During clinical trials with cefaclor, most of the observed side effects were transient and mild. In 1.7% of patients, side effects related to the use of the medicine occurred, requiring discontinuation of treatment. The following side effects were reported during clinical trials. The frequency of side effects was less than 1% (less than 1 in 100 patients), except for those listed below:
Gastrointestinal disorders
Frequent side effects included: diarrhea, nausea, vomiting, and indigestion.
Immune system disorders
Frequent side effects included: rash, urticaria, or itching.
Very rare cases of serum sickness-like reaction were reported.
During treatment with cefaclor, symptoms similar to serum sickness (erythema multiforme, rash, and other skin symptoms with concurrent arthritis or arthralgia, with or without fever) have been observed. Rare cases of lymphadenopathy and proteinuria were reported. Isolated symptoms may occur, but they are not due to a serum sickness-like reaction.
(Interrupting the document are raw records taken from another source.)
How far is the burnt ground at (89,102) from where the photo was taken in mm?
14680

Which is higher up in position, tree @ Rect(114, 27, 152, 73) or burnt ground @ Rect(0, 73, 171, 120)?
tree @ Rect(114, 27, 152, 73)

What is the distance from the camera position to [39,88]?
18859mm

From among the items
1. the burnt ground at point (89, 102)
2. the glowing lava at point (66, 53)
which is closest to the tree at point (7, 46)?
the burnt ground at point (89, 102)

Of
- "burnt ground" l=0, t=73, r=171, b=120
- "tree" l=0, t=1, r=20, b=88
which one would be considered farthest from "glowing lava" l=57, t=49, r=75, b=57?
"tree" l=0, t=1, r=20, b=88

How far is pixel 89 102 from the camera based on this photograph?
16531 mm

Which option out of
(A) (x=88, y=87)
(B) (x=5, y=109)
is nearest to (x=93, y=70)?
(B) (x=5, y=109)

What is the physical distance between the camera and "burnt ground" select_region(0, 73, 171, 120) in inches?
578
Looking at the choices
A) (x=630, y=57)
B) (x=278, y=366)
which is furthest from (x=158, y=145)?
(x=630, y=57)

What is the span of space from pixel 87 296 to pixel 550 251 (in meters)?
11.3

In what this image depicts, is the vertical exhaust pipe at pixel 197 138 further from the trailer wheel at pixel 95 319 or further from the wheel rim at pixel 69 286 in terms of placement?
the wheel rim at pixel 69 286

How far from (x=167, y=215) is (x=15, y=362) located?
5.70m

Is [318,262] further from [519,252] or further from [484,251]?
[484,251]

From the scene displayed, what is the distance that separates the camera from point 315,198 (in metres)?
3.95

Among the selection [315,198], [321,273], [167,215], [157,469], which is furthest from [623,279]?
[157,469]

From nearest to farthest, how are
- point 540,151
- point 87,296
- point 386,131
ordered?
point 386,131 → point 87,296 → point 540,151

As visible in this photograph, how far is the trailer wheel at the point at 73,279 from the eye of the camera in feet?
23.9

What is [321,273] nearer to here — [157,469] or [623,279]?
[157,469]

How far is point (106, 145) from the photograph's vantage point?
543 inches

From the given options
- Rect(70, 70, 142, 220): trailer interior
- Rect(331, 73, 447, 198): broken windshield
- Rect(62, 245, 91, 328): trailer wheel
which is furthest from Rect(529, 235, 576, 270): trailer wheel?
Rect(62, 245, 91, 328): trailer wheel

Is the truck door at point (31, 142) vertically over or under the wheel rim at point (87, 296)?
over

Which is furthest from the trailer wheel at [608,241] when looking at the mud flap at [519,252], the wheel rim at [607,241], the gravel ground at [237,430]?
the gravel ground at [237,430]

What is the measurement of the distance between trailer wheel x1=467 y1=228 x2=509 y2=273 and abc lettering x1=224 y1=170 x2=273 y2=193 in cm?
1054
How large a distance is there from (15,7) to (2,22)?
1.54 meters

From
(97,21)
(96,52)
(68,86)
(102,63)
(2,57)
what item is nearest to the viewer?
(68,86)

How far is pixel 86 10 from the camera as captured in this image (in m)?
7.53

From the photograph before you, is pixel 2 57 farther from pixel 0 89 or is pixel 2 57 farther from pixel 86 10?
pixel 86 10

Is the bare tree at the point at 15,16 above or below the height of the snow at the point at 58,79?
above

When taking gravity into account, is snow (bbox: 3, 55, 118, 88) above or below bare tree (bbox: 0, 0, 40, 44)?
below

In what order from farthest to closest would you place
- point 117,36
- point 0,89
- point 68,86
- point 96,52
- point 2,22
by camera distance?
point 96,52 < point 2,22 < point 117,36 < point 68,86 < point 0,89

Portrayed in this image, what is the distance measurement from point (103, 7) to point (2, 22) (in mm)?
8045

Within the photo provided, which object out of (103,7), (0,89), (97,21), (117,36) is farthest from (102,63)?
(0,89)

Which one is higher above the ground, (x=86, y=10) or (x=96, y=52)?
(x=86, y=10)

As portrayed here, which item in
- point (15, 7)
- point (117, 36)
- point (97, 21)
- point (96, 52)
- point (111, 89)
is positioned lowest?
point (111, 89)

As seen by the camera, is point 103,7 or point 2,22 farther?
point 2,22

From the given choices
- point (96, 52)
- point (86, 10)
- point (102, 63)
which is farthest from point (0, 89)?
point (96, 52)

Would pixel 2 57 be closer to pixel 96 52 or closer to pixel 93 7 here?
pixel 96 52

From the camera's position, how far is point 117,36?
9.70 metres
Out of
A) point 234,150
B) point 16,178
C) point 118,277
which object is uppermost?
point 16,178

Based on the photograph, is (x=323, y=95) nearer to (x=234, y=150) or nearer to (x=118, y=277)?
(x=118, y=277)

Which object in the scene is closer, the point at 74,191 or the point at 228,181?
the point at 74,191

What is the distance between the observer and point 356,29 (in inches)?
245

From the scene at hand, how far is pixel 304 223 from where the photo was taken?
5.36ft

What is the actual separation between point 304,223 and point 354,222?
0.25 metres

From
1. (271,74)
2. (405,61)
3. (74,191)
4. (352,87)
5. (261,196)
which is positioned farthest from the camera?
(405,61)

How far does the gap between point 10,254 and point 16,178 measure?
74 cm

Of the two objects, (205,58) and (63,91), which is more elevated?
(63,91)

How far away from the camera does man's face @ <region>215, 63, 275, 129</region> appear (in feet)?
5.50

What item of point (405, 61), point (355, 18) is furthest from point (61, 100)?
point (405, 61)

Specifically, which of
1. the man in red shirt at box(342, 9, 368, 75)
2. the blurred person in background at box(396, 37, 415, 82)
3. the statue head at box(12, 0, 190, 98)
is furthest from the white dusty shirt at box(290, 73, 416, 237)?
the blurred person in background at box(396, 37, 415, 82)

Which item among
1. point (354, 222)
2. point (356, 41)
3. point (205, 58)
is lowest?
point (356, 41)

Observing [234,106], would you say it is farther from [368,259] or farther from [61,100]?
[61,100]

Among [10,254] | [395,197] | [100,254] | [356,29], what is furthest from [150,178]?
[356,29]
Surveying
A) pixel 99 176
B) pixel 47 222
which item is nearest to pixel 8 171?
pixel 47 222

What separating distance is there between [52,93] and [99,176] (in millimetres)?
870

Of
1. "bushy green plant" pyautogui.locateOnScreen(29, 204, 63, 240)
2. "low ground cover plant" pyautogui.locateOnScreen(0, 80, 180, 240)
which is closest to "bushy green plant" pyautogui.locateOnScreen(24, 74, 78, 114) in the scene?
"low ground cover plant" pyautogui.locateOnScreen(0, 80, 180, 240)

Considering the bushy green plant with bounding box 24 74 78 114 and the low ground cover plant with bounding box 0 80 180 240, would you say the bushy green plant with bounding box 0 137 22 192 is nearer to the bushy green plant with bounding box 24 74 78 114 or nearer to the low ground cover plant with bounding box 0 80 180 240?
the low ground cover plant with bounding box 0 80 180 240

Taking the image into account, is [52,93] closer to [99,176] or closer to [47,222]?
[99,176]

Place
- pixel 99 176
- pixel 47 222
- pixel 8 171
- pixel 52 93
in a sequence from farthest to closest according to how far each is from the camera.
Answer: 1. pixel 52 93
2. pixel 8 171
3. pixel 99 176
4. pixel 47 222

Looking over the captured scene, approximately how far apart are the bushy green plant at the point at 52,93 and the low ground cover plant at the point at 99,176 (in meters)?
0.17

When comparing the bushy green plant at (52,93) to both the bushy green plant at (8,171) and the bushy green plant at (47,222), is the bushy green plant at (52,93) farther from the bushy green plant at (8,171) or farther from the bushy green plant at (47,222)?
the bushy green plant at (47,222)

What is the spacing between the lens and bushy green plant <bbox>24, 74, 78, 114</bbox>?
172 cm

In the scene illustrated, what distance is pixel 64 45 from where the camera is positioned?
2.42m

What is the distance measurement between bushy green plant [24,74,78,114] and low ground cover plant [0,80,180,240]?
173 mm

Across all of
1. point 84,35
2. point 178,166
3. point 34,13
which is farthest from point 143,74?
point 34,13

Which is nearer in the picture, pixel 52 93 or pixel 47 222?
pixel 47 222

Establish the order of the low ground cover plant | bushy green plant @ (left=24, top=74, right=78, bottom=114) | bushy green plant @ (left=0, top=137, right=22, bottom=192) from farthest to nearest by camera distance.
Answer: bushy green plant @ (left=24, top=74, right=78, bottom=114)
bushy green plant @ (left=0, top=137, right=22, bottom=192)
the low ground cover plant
Serum sickness-like reactions are due to hypersensitivity and usually occur during or after cefaclor treatment. They can be alleviated by administering antihistamines and corticosteroids. No serious consequences of these reactions have been reported.
Blood and lymphatic system disorders
Eosinophilia (elevated count of one type of white blood cell - eosinophils).
Reproductive system and breast disorders
Frequent cases of candidiasis (thrush) and vaginal inflammation.
The following symptoms were also reported, but their relationship to the treatment has not been confirmed:
Nervous system disorders
Headache, dizziness, drowsiness.
Hepatobiliary disorders
Transient elevation of liver enzyme levels (aspartate aminotransferase and alanine aminotransferase, and alkaline phosphatase).
Renal and urinary disorders
Transient elevation of blood urea nitrogen and creatinine levels.
Investigations
Transient thrombocytopenia (low platelet count), leukopenia, and lymphocytosis (low white blood cell count), neutropenia (low granulocyte count), and abnormal urine test results.
Side effects reported by patients taking other β-lactam antibiotics:
pseudomembranous colitis, renal impairment, and toxic nephropathy. Some β-lactam antibiotics have been associated with the development of seizures, especially in patients with impaired renal function taking standard doses of cefaclor. If seizures occur during cefaclor treatment, discontinue the medicine and contact your doctor immediately, who may prescribe anticonvulsant medications.

Reporting side effects

If you experience any side effects, including those not listed in this leaflet, inform your doctor or pharmacist or nurse. Side effects can be reported directly to the Department of Drug Safety, Office for Registration of Medicinal Products, Medical Devices, and Biocidal Products, Al. Jerozolimskie 181C, 02-222 Warsaw, Tel.: +48 22 49 21 301, Fax: +48 22 49 21 309, website: https://smz.ezdrowie.gov.pl
Side effects can also be reported to the marketing authorization holder.
By reporting side effects, you can help provide more information on the safety of this medicine.

5. How to store Ceclor MR

Keep out of the sight and reach of children.
Store in a temperature below 30°C.
Do not use this medicine after the expiry date stated on the carton after "Expiry date". The expiry date refers to the last day of the month.
Medicines should not be disposed of via wastewater or household waste. Ask your pharmacist how to dispose of medicines no longer required. This will help protect the environment.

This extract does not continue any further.